Problem to work on — Count the lines in the listing below that contain the word "window", and reply with the number alone.

Data provided —
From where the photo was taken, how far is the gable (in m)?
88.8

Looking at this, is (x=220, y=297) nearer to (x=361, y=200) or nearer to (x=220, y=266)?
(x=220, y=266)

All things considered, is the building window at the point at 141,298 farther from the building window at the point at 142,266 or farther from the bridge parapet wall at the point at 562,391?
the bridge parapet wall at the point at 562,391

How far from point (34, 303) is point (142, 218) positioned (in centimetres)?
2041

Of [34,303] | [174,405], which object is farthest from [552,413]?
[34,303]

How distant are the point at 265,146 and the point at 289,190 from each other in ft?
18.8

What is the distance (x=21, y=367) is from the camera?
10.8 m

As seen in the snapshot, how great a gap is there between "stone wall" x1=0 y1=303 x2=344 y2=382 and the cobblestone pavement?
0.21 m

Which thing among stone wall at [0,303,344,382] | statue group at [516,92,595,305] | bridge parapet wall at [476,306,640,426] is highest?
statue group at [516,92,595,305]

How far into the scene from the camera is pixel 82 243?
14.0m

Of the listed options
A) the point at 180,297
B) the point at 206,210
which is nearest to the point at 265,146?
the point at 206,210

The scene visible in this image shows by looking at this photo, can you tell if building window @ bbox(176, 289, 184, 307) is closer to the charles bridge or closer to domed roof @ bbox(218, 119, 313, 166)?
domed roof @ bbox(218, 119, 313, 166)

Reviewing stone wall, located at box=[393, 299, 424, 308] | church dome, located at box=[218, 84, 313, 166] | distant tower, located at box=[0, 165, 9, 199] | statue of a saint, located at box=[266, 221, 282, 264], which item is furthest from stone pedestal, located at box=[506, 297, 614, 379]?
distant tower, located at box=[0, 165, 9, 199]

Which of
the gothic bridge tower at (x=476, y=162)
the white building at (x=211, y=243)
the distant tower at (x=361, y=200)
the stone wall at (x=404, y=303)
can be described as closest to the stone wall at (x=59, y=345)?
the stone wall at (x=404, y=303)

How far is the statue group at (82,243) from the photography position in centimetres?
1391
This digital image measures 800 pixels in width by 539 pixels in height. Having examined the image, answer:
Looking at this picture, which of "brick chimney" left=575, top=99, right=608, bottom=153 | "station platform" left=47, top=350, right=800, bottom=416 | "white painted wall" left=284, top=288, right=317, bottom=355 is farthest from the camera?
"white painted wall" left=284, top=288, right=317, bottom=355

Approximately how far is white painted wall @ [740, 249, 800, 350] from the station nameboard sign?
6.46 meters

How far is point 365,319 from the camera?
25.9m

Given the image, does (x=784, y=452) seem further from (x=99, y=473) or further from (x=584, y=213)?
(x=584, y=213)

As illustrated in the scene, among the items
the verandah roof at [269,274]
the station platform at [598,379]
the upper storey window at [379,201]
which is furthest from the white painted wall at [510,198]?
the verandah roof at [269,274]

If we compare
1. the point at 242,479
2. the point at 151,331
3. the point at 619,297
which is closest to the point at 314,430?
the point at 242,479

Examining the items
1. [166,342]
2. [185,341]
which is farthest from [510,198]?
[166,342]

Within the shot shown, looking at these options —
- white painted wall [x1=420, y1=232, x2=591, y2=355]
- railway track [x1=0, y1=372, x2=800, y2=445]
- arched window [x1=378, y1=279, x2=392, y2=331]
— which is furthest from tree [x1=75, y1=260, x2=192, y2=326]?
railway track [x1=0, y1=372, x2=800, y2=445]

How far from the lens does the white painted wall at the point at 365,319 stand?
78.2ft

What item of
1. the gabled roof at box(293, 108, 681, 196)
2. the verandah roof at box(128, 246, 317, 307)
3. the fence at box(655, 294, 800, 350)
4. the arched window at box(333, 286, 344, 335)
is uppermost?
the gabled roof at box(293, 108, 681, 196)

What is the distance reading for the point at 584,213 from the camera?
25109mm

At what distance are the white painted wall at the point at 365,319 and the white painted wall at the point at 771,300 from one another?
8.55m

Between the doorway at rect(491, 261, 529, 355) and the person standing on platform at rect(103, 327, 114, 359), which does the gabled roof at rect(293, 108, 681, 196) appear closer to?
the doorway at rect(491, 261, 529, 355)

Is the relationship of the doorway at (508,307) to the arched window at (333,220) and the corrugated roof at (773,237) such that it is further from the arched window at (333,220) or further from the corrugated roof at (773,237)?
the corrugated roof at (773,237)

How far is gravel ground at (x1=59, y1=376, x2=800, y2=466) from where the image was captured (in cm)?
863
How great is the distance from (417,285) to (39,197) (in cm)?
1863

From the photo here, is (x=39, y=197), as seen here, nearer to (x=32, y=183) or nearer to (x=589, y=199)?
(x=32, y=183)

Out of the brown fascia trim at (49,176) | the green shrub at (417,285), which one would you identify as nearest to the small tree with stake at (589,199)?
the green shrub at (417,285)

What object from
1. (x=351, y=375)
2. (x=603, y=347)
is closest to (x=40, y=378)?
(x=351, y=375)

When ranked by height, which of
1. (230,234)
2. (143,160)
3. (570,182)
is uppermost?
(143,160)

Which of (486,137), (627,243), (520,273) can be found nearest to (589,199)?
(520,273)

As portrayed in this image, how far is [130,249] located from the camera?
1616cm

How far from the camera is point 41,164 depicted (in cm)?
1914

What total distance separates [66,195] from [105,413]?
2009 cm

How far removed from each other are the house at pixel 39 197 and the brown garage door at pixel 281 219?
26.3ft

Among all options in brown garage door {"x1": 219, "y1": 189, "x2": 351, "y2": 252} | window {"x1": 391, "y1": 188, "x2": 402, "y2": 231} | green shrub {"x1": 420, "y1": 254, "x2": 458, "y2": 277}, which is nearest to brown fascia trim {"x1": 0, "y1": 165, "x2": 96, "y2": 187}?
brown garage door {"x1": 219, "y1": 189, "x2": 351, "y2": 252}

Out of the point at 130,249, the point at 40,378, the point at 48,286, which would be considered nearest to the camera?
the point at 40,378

Reply to the task — 7